Test 2: Retrieving HTML from a database

I created a very simple database with one table containing one row. I pasted in the HTML result of the parsed Markdown (created using the same method as above). I then took some boilerplate PHP PDO database connection code from the PHP manual.

    $dbh = new PDO('mysql:host=localhost;dbname=markdown-test','username', 'password');
    foreach($dbh->query('SELECT html 
        FROM content WHERE id=1') as $row) {
        $text = $row['html'];
    $dbh = null;

I restarted the server, and then hit this script with the same ab settings.

Result: around 3,575 requests per second.

Test 3: Retrieving HTML from a file

For comparison, I thought it would be interesting to look at a file-based approach. For this text, I parsed the Markdown on the first attempt, and then reused it for subsequent runs. A very basic form of runtime parsing and caching, if you will.

    if (file_exists('jquery.html')) {
        $html = file_get_contents('jquery.html');
        $text = file_get_contents('');
        $Markdown_Parser = new Markdown_Parser;
        $html = $Markdown_Parser->transform($text);		
        file_put_contents('jquery.html', $html);

In theory, this should be very fast, as it’s basically just stating a file then fetching it. It hit it with the same settings again.

Result: around 12,425 requests per second.


It would be improper to raise a formal conclusion from such rough tests, but I think we can get an idea of the overall work involved with each method, and the numbers tally with common sense.

Parsing Markdown is slow. It can be around 25 times slower than fetching pre-transformed HTML from the database. Considering you’re likely already fetching your Markdown text from the database, you’re effectively doing the work of Test 2 and then Test 1 on top.

It would be interesting to compare the third test with caching the output to something like Redis. Depending on your traffic profile, that could be quite an effective approach if you really didn’t want to store the HTML permanently, although I’m not sure why that would be an issue. It would also be interesting to compare these rough results with some properly conducted ones, if anyone’s set up to do those and has the time.

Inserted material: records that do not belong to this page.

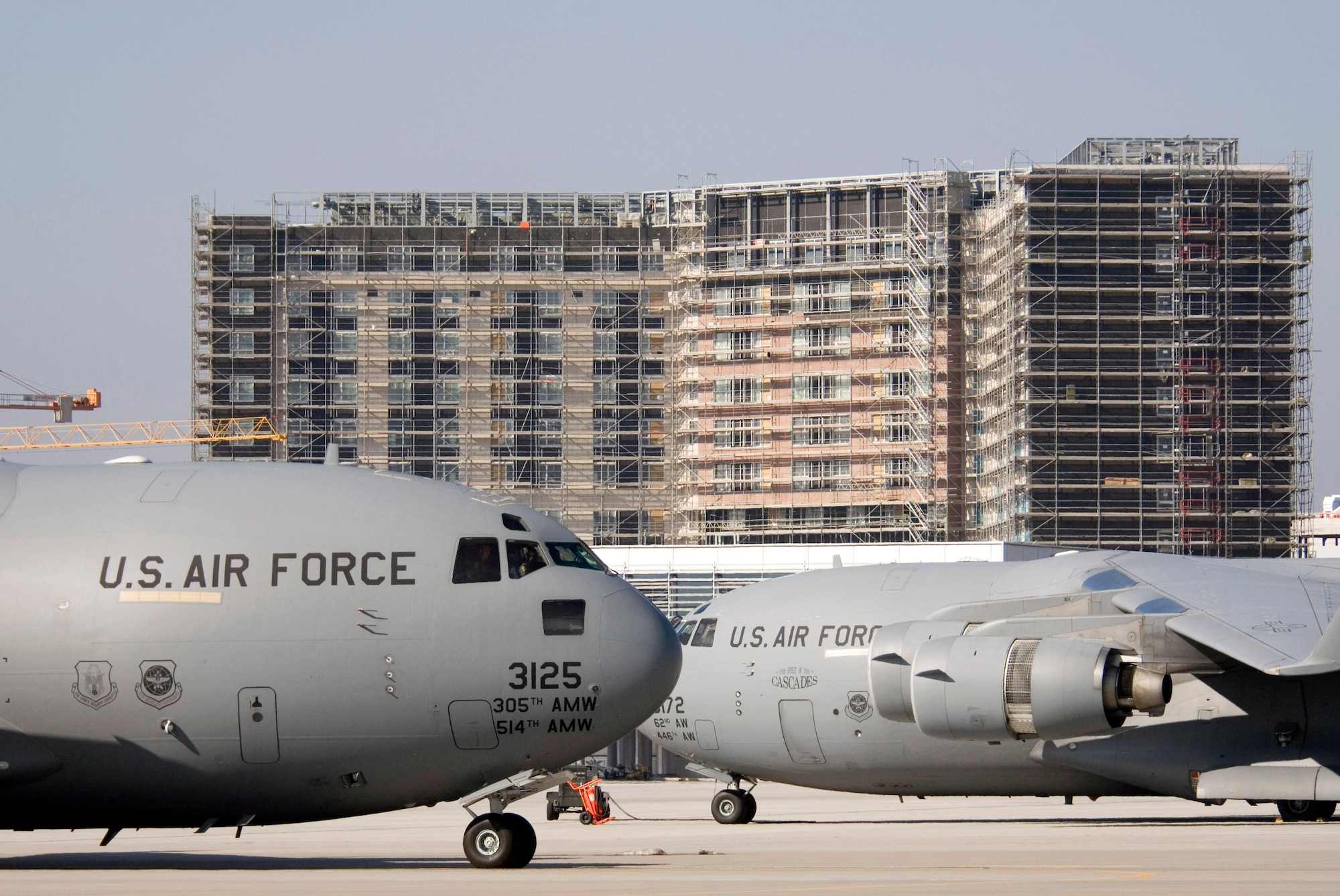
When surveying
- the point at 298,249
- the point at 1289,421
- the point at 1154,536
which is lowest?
the point at 1154,536

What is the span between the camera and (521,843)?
806 inches

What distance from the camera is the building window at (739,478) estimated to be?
407 ft

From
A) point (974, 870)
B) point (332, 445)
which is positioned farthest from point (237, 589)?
point (974, 870)

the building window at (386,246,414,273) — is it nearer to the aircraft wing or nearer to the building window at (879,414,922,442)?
the building window at (879,414,922,442)

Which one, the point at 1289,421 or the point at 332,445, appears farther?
the point at 1289,421

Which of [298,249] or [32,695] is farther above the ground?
[298,249]

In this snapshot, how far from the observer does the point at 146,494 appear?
2119cm

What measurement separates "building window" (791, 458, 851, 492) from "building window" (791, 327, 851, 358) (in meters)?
7.31

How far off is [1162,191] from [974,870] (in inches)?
3831

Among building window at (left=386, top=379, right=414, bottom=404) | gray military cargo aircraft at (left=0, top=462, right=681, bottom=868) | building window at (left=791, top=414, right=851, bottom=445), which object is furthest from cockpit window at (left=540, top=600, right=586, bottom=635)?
building window at (left=386, top=379, right=414, bottom=404)

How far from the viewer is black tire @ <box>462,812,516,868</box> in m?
20.4

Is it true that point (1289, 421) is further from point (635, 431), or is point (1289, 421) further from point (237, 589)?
point (237, 589)

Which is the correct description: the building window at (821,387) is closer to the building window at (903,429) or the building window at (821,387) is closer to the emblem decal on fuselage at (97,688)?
the building window at (903,429)

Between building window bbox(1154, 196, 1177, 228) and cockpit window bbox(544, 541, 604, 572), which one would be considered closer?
cockpit window bbox(544, 541, 604, 572)
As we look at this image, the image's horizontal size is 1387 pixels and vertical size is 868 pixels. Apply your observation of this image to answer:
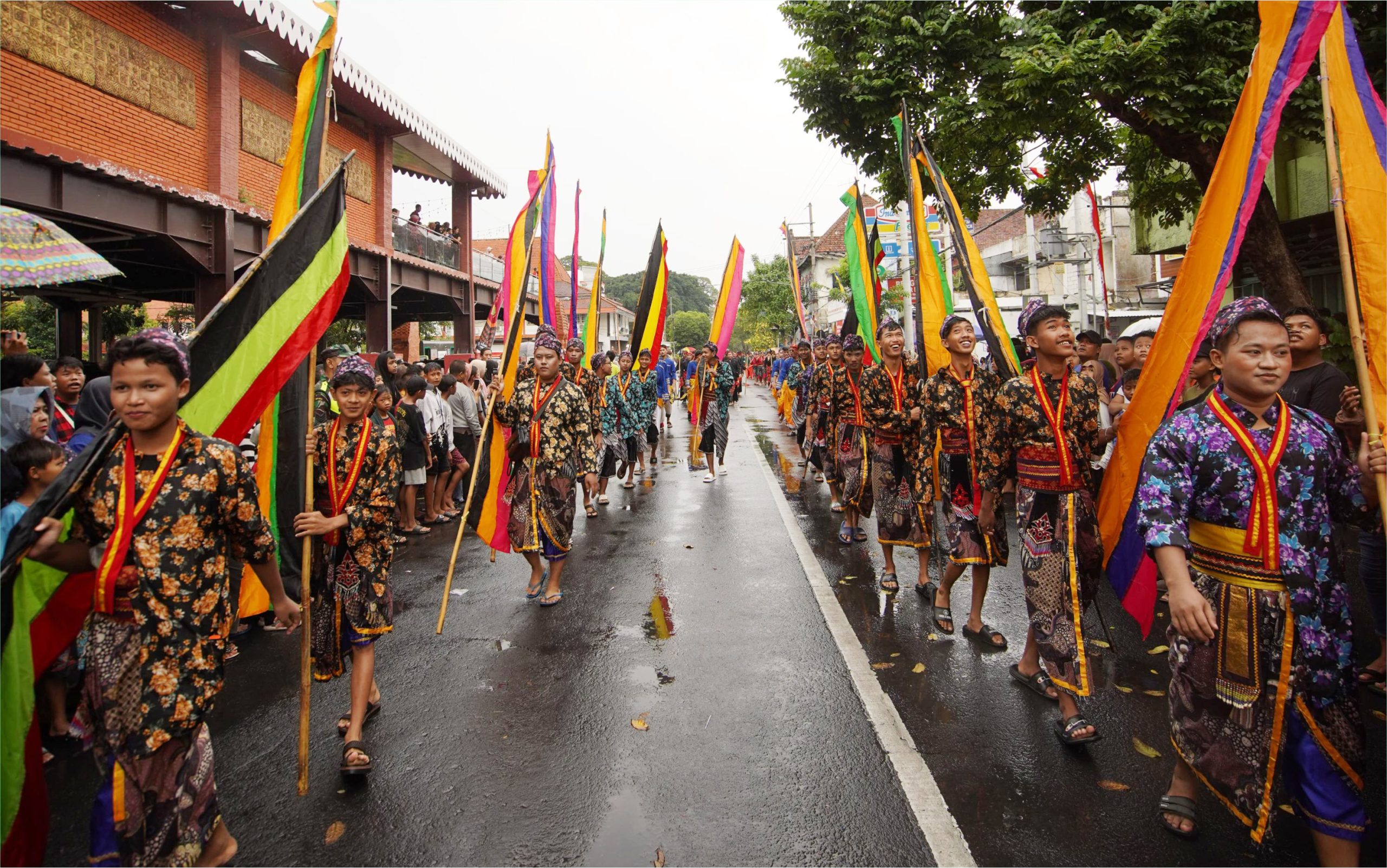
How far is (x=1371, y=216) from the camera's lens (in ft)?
8.51

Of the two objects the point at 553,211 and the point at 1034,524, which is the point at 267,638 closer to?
the point at 553,211

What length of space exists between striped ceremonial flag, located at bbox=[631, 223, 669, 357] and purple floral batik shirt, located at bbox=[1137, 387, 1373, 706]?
7.48m

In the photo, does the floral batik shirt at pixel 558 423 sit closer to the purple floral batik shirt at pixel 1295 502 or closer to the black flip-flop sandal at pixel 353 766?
the black flip-flop sandal at pixel 353 766

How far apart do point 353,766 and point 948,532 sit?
3.81m

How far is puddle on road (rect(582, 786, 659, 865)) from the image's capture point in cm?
267

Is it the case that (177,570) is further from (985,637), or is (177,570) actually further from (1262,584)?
(985,637)

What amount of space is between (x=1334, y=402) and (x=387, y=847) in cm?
535

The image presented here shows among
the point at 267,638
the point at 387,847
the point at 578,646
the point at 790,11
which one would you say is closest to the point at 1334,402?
the point at 578,646

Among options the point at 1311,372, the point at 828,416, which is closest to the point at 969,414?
the point at 1311,372

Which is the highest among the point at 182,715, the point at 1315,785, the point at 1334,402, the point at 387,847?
the point at 1334,402

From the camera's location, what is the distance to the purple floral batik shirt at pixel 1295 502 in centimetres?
246

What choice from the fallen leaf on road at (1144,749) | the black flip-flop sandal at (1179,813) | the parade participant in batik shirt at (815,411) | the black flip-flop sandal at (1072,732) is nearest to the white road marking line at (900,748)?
the black flip-flop sandal at (1072,732)

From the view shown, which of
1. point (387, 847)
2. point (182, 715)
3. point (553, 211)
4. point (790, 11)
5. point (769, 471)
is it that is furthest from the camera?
point (769, 471)

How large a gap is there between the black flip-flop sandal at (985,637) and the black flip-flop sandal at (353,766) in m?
3.45
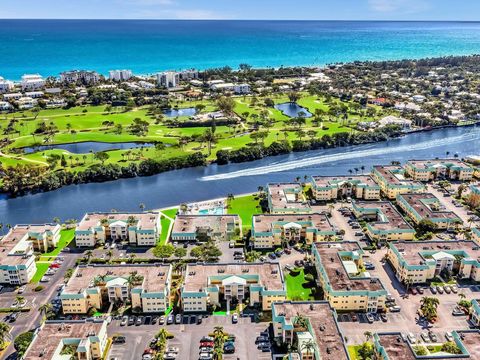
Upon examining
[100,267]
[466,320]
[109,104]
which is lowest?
[466,320]

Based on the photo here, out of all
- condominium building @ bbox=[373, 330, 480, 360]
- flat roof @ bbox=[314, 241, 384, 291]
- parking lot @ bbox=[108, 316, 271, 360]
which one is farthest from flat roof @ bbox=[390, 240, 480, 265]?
parking lot @ bbox=[108, 316, 271, 360]

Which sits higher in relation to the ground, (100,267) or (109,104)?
(109,104)

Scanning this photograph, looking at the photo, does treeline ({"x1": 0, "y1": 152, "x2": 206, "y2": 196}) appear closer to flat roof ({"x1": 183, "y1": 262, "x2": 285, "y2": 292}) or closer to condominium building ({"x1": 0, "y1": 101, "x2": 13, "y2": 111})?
flat roof ({"x1": 183, "y1": 262, "x2": 285, "y2": 292})

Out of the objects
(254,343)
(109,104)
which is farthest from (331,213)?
(109,104)

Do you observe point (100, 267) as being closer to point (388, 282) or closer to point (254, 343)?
point (254, 343)

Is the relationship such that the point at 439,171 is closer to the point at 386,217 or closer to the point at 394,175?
the point at 394,175

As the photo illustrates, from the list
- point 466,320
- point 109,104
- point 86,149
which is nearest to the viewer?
point 466,320
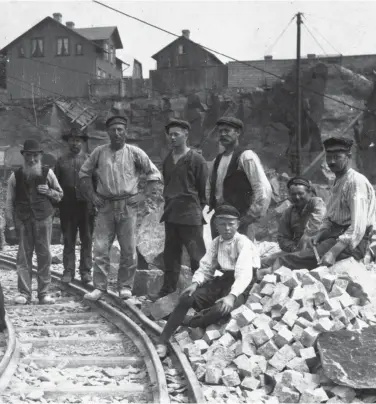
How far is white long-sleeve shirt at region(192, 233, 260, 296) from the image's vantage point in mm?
5664

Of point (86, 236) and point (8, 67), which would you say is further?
point (8, 67)

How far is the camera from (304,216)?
7496mm

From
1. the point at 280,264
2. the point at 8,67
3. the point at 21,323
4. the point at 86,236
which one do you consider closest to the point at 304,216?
Answer: the point at 280,264

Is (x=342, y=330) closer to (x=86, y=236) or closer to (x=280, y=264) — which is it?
(x=280, y=264)

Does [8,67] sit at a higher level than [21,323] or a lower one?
higher

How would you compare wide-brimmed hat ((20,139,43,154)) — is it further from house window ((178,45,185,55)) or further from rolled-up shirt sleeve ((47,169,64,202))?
house window ((178,45,185,55))

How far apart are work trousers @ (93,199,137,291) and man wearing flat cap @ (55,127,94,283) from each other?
98 centimetres

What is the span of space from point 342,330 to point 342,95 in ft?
111

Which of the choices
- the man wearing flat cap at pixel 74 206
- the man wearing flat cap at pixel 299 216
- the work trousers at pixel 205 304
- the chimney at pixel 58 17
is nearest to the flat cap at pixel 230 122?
the man wearing flat cap at pixel 299 216

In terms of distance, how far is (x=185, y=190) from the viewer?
678 cm

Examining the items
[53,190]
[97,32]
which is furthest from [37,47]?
[53,190]

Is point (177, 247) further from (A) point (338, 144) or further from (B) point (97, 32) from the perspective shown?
(B) point (97, 32)

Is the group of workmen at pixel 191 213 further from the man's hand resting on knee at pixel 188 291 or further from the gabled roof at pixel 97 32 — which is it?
the gabled roof at pixel 97 32

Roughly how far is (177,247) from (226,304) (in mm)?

All applications and situations are different, and therefore everyone has their own considerations and allowances to make. Operating and different scales, with different platforms can affect your choices. Perhaps you have CPU in abundance, but are bottlenecking on IO.

However, for the typical scenario of a basic content managed website and for any given web hosting, parsing Markdown at runtime can vastly reduce the number of visitors your site can support at once. It could make the difference between surviving a Fireballing and not. For my own work, I will continue to parse at edit time and store HTML in the database.